Scaling context via spatiotemporal compressors and retrieval-augmented memory (Zhang et al., 2024, Fujii et al., 22 Jan 2026).
Multimodal and compositional demonstration fusion (text+video+audio) (Dong et al., 9 Feb 2026).
Automated explanation/rationale generation for demonstration introspection (Song et al., 6 Oct 2025).
Hierarchical and auto-regressive chaining of demonstrations for longer-horizon planning (Sun et al., 2024).
Task-driven and confidence-aware demo mining for real-world open-world adaptation (Liu et al., 6 Nov 2025, Song et al., 6 Oct 2025).

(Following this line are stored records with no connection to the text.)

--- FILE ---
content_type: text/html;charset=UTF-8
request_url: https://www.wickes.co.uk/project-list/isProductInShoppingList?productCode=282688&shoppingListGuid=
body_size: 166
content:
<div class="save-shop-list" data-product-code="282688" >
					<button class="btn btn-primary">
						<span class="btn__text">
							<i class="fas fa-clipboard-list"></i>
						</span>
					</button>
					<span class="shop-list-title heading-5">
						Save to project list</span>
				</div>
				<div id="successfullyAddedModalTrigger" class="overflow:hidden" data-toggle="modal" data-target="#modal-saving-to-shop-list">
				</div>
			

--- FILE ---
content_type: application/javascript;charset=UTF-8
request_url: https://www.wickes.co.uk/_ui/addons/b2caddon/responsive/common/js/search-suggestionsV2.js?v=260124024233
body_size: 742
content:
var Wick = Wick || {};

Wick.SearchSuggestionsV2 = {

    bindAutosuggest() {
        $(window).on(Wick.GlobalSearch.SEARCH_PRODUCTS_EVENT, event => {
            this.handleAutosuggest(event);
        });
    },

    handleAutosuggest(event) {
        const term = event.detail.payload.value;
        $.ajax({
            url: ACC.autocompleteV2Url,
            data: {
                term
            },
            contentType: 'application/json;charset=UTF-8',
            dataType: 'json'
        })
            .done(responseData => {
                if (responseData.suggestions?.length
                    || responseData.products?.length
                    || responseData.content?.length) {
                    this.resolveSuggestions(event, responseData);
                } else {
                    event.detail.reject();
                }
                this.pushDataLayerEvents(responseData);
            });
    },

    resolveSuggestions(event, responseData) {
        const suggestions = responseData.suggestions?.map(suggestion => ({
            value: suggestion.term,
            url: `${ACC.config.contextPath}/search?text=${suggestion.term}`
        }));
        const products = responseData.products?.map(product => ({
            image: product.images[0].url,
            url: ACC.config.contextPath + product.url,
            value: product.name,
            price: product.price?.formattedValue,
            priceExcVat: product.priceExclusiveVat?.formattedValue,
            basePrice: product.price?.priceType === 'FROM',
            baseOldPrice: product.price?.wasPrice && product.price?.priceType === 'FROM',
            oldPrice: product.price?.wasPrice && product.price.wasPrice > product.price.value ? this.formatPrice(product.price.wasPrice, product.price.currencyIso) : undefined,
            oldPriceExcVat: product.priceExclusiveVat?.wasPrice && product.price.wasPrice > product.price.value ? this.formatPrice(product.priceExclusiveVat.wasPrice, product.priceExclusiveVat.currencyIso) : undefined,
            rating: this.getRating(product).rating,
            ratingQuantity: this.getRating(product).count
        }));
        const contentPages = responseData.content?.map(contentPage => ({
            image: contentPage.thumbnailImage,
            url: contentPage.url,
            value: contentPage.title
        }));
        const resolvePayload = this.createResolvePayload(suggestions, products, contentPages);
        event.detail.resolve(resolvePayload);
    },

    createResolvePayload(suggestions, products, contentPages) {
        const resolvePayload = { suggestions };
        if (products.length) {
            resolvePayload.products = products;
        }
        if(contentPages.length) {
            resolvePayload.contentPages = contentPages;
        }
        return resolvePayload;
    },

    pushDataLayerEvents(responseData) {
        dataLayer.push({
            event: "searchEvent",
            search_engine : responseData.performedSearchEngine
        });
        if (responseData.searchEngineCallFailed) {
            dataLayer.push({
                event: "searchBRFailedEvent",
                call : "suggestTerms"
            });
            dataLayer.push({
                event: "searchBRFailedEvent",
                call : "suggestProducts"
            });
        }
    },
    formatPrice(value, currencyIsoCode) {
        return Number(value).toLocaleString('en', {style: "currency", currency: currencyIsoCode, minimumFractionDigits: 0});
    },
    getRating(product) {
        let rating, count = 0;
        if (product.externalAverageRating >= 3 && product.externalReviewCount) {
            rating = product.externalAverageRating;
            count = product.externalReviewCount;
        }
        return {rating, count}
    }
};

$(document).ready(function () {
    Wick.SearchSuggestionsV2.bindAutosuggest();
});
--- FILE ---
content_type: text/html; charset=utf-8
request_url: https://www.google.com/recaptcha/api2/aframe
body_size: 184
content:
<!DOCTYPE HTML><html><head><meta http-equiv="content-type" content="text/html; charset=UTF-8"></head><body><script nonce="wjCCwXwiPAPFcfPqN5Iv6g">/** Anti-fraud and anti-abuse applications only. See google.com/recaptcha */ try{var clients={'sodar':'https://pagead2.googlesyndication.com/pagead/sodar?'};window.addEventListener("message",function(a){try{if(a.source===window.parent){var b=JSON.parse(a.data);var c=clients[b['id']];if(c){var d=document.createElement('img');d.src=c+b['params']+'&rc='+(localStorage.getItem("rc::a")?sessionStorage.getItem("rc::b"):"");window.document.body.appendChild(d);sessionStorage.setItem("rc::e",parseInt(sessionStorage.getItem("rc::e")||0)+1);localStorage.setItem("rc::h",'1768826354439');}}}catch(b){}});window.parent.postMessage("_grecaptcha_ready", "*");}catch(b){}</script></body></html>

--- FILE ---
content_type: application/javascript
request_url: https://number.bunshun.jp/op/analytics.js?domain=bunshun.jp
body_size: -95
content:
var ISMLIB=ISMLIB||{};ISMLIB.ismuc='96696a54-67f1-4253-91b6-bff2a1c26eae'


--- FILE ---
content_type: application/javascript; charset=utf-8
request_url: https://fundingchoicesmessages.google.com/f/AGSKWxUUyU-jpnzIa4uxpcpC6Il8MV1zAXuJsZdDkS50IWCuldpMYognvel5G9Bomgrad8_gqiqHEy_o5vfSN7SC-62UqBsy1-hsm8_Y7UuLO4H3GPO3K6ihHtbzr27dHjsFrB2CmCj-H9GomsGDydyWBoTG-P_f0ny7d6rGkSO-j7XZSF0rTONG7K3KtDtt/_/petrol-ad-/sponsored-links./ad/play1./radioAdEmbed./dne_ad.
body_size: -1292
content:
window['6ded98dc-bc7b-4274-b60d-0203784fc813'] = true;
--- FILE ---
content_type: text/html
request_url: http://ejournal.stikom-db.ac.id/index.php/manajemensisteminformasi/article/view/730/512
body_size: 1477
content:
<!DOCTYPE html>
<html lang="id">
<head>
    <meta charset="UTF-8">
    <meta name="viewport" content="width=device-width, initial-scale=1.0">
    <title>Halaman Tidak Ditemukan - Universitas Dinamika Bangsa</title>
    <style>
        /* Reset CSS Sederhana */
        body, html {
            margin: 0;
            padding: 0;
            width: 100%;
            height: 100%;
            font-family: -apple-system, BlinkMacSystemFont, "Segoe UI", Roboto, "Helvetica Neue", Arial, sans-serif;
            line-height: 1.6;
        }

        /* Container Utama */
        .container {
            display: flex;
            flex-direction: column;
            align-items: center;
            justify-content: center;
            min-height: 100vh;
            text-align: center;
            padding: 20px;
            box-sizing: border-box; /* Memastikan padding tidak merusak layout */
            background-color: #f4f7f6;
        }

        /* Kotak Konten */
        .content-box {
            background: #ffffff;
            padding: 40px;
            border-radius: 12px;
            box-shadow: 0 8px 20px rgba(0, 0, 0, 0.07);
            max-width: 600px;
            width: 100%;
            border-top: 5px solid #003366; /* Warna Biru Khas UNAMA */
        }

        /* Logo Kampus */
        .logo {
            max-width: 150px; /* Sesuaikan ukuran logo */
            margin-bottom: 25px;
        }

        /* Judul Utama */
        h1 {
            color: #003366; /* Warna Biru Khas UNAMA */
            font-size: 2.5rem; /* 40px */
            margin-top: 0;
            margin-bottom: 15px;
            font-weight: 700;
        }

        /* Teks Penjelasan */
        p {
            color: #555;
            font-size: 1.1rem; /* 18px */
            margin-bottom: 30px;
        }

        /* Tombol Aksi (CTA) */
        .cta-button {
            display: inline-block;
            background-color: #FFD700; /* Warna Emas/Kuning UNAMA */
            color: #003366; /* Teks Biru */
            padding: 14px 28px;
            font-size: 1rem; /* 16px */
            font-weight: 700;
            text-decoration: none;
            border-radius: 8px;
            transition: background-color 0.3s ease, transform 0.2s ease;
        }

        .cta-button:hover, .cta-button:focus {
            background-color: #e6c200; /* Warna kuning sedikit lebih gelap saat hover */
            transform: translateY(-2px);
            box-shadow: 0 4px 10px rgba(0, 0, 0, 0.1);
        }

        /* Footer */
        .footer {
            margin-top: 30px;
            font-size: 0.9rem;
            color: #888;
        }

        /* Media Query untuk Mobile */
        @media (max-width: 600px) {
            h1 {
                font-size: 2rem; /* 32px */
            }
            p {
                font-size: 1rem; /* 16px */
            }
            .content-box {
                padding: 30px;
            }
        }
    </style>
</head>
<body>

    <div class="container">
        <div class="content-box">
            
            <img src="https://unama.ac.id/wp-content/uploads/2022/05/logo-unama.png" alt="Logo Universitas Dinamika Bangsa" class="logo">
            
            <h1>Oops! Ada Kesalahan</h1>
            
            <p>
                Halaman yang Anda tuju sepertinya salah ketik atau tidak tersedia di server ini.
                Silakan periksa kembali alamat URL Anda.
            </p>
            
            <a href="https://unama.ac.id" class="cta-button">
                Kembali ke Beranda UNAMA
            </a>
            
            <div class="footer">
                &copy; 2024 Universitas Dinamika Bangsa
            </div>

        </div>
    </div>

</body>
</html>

7. Significance and Outlook

Demo-driven video in-context learning consolidates advances from generative modeling, multimodal transformer architectures, and agentic workflow learning around the goal of enabling “learning to learn” directly from video demonstrations. This bridges static video understanding and open-world deployment where models must adapt to novel tasks and environments based on context alone. Ongoing work in benchmark construction, data efficiency, robust procedural transfer, and compositional prompt engineering is critical for closing the gap between human and artificial generalization from demonstration. The field is rapidly evolving, with open-sourced models and benchmarks accelerating evaluation and innovation (Zhang et al., 2024, Kim et al., 2024, Dong et al., 9 Feb 2026).